Tuesday, October 26, 2010

Yes! PBS (and NPR) Must Go!

We finally have the right idea about public broadcasting in
the air. The New York Times reports that there is now a serious
call in Washington for the total abolition or privatization of
this wholly inappropriate government supported, partially tax
funded medium of Left wing propaganda.

Actually, I don't care how Left wing any national medium
happens to be, so long as I am not forced to pay even a penny for
its upkeep. There are dozens of very prominent magazines with
a Left wing editorial policy - The Nation, Progressive, Mother
Jones, Utne Report, The New York Review of Books, to name only the
more prominent ones. In the fields of both popular and scholarly
publications, the Left still holds prominent sway, despite all the
talk about the "collapse of Socialism." But no one is forcing me
to subscribe - I do so, when I do so, because I am interested in
just how wrong intelligent people can be.

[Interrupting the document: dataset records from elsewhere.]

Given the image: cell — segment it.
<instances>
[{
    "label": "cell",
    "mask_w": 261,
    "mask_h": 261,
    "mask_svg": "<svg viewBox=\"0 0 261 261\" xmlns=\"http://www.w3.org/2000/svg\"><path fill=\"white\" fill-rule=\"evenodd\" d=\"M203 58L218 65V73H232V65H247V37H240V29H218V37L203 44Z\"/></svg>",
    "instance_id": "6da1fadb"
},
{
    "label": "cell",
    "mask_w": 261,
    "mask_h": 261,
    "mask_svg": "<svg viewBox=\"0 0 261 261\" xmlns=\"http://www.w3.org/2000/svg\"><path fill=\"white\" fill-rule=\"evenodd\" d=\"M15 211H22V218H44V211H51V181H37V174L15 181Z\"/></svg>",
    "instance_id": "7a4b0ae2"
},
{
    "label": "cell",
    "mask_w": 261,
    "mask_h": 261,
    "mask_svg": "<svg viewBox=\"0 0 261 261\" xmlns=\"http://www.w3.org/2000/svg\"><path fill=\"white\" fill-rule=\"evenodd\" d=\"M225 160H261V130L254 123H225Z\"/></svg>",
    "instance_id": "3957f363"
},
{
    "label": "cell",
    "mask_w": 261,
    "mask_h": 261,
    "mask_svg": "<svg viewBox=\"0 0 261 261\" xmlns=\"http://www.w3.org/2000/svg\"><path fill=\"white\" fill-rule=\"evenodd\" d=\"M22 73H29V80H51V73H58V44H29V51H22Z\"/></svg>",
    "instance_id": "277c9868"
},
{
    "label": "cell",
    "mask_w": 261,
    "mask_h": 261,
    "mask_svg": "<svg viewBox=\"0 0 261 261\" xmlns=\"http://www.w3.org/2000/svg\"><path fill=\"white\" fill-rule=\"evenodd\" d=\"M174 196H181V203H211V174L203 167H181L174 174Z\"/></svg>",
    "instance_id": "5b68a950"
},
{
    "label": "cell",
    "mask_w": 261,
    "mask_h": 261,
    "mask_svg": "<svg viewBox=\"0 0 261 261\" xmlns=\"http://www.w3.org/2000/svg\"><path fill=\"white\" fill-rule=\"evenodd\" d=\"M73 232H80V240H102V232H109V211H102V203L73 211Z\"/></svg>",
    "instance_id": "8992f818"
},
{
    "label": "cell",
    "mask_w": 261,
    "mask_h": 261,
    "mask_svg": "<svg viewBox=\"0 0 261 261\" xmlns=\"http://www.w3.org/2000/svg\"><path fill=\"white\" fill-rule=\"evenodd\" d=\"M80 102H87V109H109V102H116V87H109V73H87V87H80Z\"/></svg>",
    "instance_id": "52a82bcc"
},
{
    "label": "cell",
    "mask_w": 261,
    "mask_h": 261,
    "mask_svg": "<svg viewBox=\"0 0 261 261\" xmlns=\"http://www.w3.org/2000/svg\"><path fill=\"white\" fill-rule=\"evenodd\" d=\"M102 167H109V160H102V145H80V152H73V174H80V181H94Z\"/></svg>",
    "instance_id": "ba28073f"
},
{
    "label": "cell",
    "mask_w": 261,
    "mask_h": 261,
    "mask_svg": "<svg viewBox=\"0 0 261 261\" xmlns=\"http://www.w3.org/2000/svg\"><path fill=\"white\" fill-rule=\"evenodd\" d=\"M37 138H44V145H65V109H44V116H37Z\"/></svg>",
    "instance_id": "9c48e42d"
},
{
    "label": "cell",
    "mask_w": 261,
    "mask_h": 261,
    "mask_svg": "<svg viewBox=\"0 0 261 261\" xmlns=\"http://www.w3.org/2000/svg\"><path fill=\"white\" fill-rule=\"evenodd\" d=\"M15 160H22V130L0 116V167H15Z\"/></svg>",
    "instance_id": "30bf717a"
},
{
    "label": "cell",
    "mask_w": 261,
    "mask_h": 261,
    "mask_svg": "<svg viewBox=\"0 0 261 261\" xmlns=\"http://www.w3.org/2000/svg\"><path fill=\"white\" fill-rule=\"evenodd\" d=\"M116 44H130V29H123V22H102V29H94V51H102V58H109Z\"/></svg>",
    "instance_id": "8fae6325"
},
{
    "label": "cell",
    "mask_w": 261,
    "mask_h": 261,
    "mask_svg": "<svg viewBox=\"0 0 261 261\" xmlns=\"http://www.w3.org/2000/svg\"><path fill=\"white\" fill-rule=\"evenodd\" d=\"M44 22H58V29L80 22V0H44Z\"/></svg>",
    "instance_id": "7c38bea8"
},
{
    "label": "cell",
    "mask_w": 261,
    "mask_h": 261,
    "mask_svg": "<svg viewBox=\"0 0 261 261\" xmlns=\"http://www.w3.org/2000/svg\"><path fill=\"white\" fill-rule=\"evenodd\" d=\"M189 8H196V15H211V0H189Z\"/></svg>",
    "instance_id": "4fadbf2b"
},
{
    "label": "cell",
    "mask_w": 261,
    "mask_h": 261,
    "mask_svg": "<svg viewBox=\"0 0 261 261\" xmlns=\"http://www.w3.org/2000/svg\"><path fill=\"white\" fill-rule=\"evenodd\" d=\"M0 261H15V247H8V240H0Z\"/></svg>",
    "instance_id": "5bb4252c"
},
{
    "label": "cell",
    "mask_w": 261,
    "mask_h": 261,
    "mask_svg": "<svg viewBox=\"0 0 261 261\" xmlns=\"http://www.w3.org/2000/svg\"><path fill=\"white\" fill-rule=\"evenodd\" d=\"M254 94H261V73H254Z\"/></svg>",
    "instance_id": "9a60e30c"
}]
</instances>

PBS and NPR - National Public Radio - in contrast, are massive
broadcast ventures, supported and partly funded by the federal
government, from taxes going to, e.g., the Corporation for Public
Broadcasting.

Contrary to what many conservatives complain about, it is not so
much the lack of balance in the programming that is so insidious. It
is that there exists a first amendment medium that people in this
country are forced to pay for.

Of course, it is undeniably true that both PBS and NPR are run
for the sake of spreading socialist ideology. These people, contrary
to what The New York Times keeps doggedly repeating, are not liberals.
A Liberal believes in, for example, civil liberties and equality of
opportunity, a free press and fairness, among other things. Liberals
lean toward socialism mostly in economic matters. The editorial tone
of nearly all PBS and NPR programming is radically socialist and, more
recently, fascist - especially when it comes to environmental and
feminist matters.

PBS runs innumerable opinion programs, beginning and ending, of
course, with all the opportunities Bill Moyers gets for airing his
pious laments about the universe. Moyers is no liberal but an agitator
for the position that everything that is wrong with the world is due
to the United States of America. His repeated intoning about what
"we, in this country, are doing to ..." is so tiresome that I simply
cannot watch him, even when he interviews people I regard interesting.
PBS's several interesting round table programs on various facets of
our legal system is also very biased toward the left liberal agenda.
The leaders of these discussions, whose panels do manage to be balanced
- if you believe that there are only two viewpoints in America worth
telling the viewers about - are nearly all Harvard law professors and
their orientation tends always toward leftist moralizing. There are
no communists, libertarians, Muslims, Moonies or any other theorists
who don't fit the mainstream balance, outside of some militant
feminists and multiculturalists on these programs. And, more importantly,
no one outside the Eastern educational establishment ever appears on
them - which, frankly, annoys me, who teaches at a southern university
no one at PBS ever thinks of inviting to appear on their programs.

There are fine things, too, on PBS. And who knows, maybe it does
full justice to the intellectual market place, so balance need by no
means be the standard by which to judge it.

It is only because PBS is a government created and (partially)
funded monopoly that I fully support those who are calling for its
abolition. I would be even more enthusiastic if NPR got the axe - it
has the most whiny, openly Left wing editorial tone among all mainstream
media efforts. Its staff have just one voice, that of the smooth,
velvety Eastern intellectual. (Just listen and try to find someone
with a southern, Bronx or foreign accent, outside a few guest essayists.
But then the same phenomenon would not bother me much if found on ABC,
CNN or A&E, since I am not made to spend a dime of my life on those.)

Let us get the government out of at least one major and very
sensitive industry. There should, in short, be the same policy in
government toward media as there is toward religion - it should neither
ban nor establish any denomination, regardless of its content. Let
all geniuses in the industry like Bill Moyers and Nina Totenberg find
a job on the open market - surely there are plenty of media outlets
now. I look forward to not seeing Bill Moyers, say, on the Discovery
Channel, or, per chance, on Nick at Nite!